Data storage and communication capacities are ever-increasing, but significant benefits can still be obtained by reducing the number of bytes required to store or transmit an object. At IBM Research Labs, as an intern, I worked on developing a technique called REBL, Redundancy Elimination at the Block Level. The technique combines delta-encoding and duplicate block suppression for efficient and effective elimination of data redundancy.

QoS requirements for multimedia applications can be supported using both OS-level and Middleware techniques. I briefly worked on studying the benefits and tradeoffs of each approach.
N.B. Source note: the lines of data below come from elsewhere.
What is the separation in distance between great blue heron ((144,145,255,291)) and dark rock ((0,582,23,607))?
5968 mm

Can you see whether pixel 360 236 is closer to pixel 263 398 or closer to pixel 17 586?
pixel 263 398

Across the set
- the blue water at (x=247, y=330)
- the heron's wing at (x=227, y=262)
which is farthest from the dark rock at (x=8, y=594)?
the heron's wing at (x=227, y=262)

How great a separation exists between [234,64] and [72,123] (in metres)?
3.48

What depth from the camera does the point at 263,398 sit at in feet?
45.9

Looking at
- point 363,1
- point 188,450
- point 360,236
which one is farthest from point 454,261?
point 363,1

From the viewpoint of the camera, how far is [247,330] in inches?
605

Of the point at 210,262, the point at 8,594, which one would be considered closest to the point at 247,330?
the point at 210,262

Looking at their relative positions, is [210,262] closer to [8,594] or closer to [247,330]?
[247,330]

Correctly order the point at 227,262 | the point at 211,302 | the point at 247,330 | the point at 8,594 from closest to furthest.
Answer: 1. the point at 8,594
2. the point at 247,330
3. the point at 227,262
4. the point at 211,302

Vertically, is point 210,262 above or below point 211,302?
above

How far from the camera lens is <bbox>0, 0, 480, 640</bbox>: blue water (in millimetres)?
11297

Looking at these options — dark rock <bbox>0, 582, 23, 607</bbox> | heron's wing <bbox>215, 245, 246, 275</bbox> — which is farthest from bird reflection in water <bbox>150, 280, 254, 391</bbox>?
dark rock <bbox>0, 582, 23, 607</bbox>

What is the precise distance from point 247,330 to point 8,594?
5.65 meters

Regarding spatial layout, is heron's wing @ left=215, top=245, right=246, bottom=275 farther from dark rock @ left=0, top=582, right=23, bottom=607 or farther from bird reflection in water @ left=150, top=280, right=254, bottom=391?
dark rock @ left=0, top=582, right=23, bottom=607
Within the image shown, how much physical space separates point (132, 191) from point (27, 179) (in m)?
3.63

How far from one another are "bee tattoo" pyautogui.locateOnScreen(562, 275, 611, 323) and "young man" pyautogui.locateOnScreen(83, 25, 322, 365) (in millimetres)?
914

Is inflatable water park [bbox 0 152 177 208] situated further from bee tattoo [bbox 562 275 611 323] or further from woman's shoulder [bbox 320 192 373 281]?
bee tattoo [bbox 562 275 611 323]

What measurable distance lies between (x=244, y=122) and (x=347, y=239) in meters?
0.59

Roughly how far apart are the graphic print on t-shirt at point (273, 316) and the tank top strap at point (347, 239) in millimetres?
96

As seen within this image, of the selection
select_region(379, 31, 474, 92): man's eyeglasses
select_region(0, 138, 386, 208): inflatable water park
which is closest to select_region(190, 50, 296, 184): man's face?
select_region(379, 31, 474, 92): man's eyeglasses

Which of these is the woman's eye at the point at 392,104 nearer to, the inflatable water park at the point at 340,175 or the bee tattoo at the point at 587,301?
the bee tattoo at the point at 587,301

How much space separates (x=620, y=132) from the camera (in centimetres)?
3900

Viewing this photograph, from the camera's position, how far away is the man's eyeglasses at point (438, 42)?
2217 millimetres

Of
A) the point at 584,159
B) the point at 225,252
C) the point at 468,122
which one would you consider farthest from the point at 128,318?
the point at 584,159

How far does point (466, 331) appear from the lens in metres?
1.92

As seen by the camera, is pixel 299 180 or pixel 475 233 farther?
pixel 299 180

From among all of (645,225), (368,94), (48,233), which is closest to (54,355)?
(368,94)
Decision tree learning, is an extensively used supervised learning algorithm. As part of my Master's thesis, i developed a technique to parallelize the algorithm. The technique primarily used the MPI library for message passing and coordination.

    Redundancy Elimination within Large Collections of Files [pdf]
    Purushottam Kulkarni, Fred Douglis, Jason LaVoie and John M. Tracey Proceedings of the USENIX 2004 Annual Technical Conference, June 2004.

    Middleware versus Native OS Support: Architectural Considerations for Supporting Multimedia Applications [pdf]
    Prashant Shenoy, Saif Hasan, Purushottam Kulkarni and Krithi Ramamritham
    Proceedings of IEEE Real-time Technology and Applications Symposium (RTAS'02), September 2002.

    Some methods for parallelizing decision tree learning [pdf]
    Kulkarni, Purushottam (May 2000).
    Master's Thesis, University of Minnesota Duluth, Computer Science Department.